Concerning the representations which do not preserve types of generators, the computations show that they are all locally rigid except for one dimensional branches for Deligne-Mostow lattices $(4,3),(4,4),$ and (6, 2). We did not obtain, though, a parameterization of the few examples having a positive dimension. In fact, we obtain the Hilbert dimension of the system of equations describing representations for each fixed order of the eigenvalues of R₁ (note that, for each Deligne-Mostow group of type (p, k) the type preserving representations, R₁ has eigenvalues 1 and order p). In a few cases, described in detail in the MAPLE file, the Hilbert dimension is one. This implies that there exists a one dimensional branch without the need of computing a parameterization. We do not have a general understanding of this phenomenon.

We also determine which representations may be lifted to $\text{GL}(3,\mathbb{C})$ representations (see [7]). The representations with generators $\rho (J)$ and $\rho (R_1)$ of other types are not tabulated.
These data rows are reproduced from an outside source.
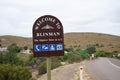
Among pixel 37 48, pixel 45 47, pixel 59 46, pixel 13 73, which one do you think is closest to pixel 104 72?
pixel 13 73

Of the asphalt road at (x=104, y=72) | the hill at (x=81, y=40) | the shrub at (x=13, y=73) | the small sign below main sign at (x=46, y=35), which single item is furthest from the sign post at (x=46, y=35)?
the hill at (x=81, y=40)

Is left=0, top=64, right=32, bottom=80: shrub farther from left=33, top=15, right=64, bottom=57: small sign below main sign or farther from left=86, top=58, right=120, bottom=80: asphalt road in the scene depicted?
left=33, top=15, right=64, bottom=57: small sign below main sign

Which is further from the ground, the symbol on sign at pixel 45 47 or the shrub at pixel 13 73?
the symbol on sign at pixel 45 47

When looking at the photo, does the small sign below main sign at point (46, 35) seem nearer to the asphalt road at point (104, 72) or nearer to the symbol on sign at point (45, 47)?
the symbol on sign at point (45, 47)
In the following sections, we give details for the calculations in the case of the Deligne-Mostow lattice (3, 6). We also compute the reducible representations of this lattice when the generators are not of the same type as the ones of the Deligne-Mostow lattice (note that in this case, all representations are locally rigid). The same calculations for the other Deligne-Mostow lattices in the table can be found on GitHub ([7]).

4 Deligne-Mostow Lattices

The Deligne-Mostow lattices were introduced and studied by Mostow and by Deligne and Mostow in various works, including [5, 14]. They have a long history dating back to by Picard, Le Vavasseur and Lauricella. Deligne and Mostow start with a ball N-tuple $\mu =({\mu }_1,\dots ,{\mu }_N)$ which is a set of N real numbers in (0, 1) whose sum is 2. Then they look at a hypergeometric function defined using these parameters. Finally, they use the monodromy action to build some lattices in $\mathit{PU}(N-3,1)$. This list of lattices contains the first known examples of non-arithmetic complex hyperbolic lattices in dimensions 2 and 3.
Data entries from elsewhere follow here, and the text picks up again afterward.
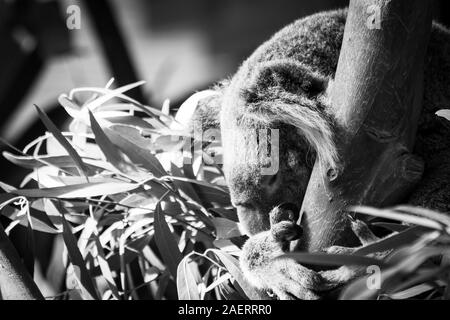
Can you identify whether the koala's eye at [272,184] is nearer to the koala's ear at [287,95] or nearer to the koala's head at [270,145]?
the koala's head at [270,145]

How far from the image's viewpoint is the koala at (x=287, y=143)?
1723 millimetres

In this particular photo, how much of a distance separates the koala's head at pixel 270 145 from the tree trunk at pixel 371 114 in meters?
0.25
Here we will concentrate on a special class of the Deligne-Mostow lattices in $\text{PU}(2,1)$, called the lattices with three-fold symmetry (or the three-fold Deligne-Mostow lattices) and of type one. More precisely, first we restrict to the case of dimension 2. This means that we are looking at the group $\text{PU}(2,1)$ acting on two-dimensional complex hyperbolic space and hence that we are looking at ball 5-tuples. In this dimension, the finite list of lattices that Deligne and Mostow found contains only lattices with some special symmetry. These are called the two-fold and three-fold symmetry lattices. A lattice has m-fold symmetry if m of the N elements of the ball N-tuple are equal.
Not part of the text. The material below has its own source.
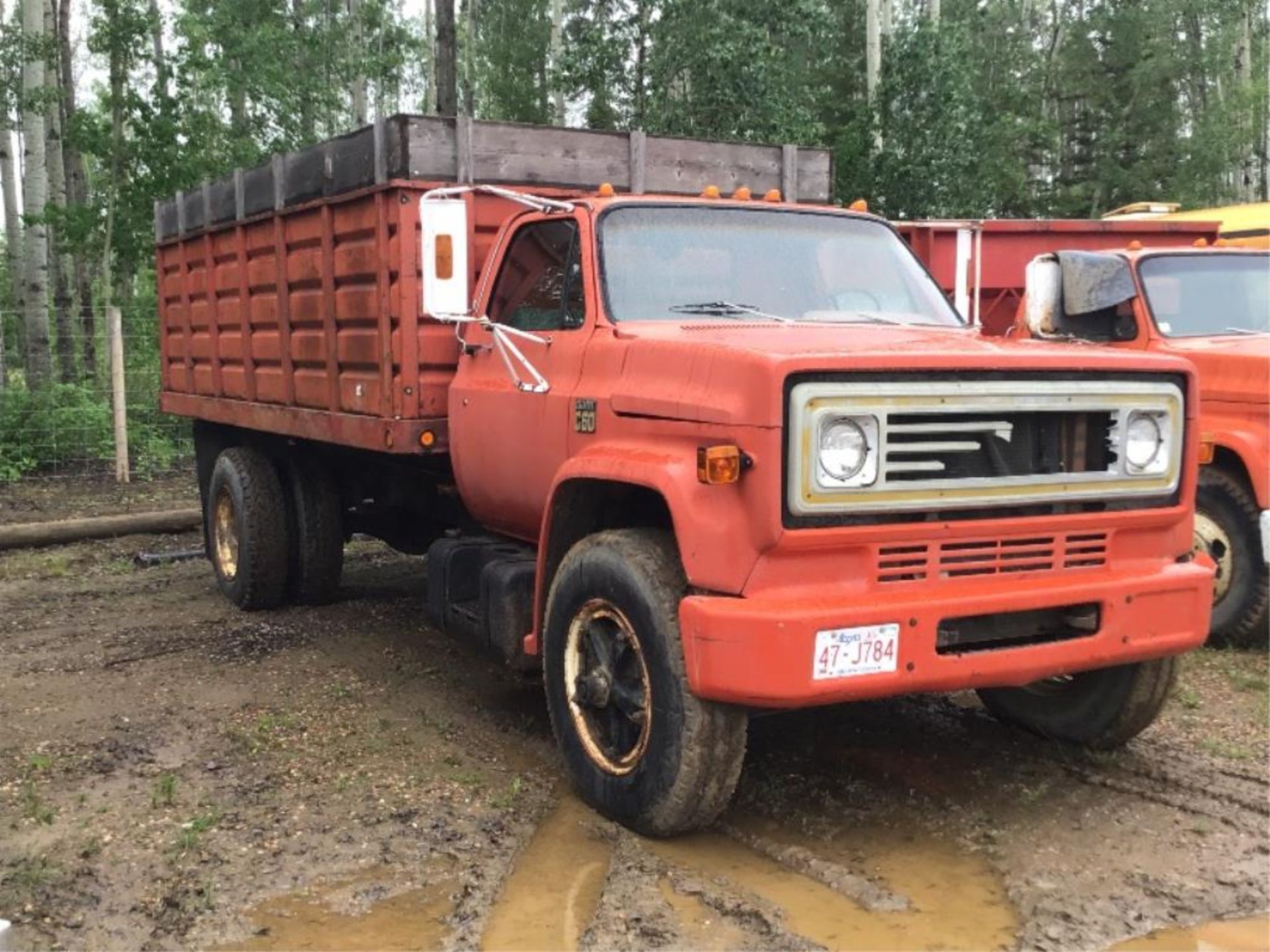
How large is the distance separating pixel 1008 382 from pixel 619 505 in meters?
1.48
In this work we will only look at some of the lattices with three-fold symmetry. For all of those, one can find a construction for a fundamental domain and a presentation in [16]. In principle the two-dimensional Deligne-Mostow lattices depend on the five elements of the ball 5-tuple. The condition on the sum of the elements of the ball 5-tuple reduces the parameters to 4. Of these 4, 3 are equal, so the lattices only depend on two parameters. One common choice for the parameters is to choose the orders of some of the generators. We will hence identify the lattices using a pair (p, k) which corresponds to the ball 5-tuple $(1/2-1/p,1/2-1/p,1/2-1/p,1/2+1/p-1/k,2/p+1/k)$.

The Deligne-Mostow lattices in $\text{PU}(2,1)$ with 3-fold symmetry are divided in four types according to the ranges of p and k. The type determines the presentation, the volume formula and the combinatorics of a fundamental domain. Here we will look at the lattices of type one, for which an explicit fundamental domain and presentation can be found, for example, in [1]. We are choosing these because they have minimal complexity (minimum number of facets in a fundamental domain, shortest presentation). Note that they are all arithmetic. In terms of p and k they are characterized by$$\begin{array}{ccc}0<p\hfill & \le 6,\hfill & k\le \frac{2p}{p-2}.\hfill \end{array}$$

Then a presentation for them is given by(1) $$\Gamma =〈J,P,R_1,R_2:\begin{array}{c}{J}^3=R_1^p=R_2^p={(P^{-1}J)}^k=I,\hfill \\ R_2=P{R}_1{P}^{-1}=J{R}_1{J}^{-1},P=R_1{R}_2\hfill \end{array}〉,$$(1)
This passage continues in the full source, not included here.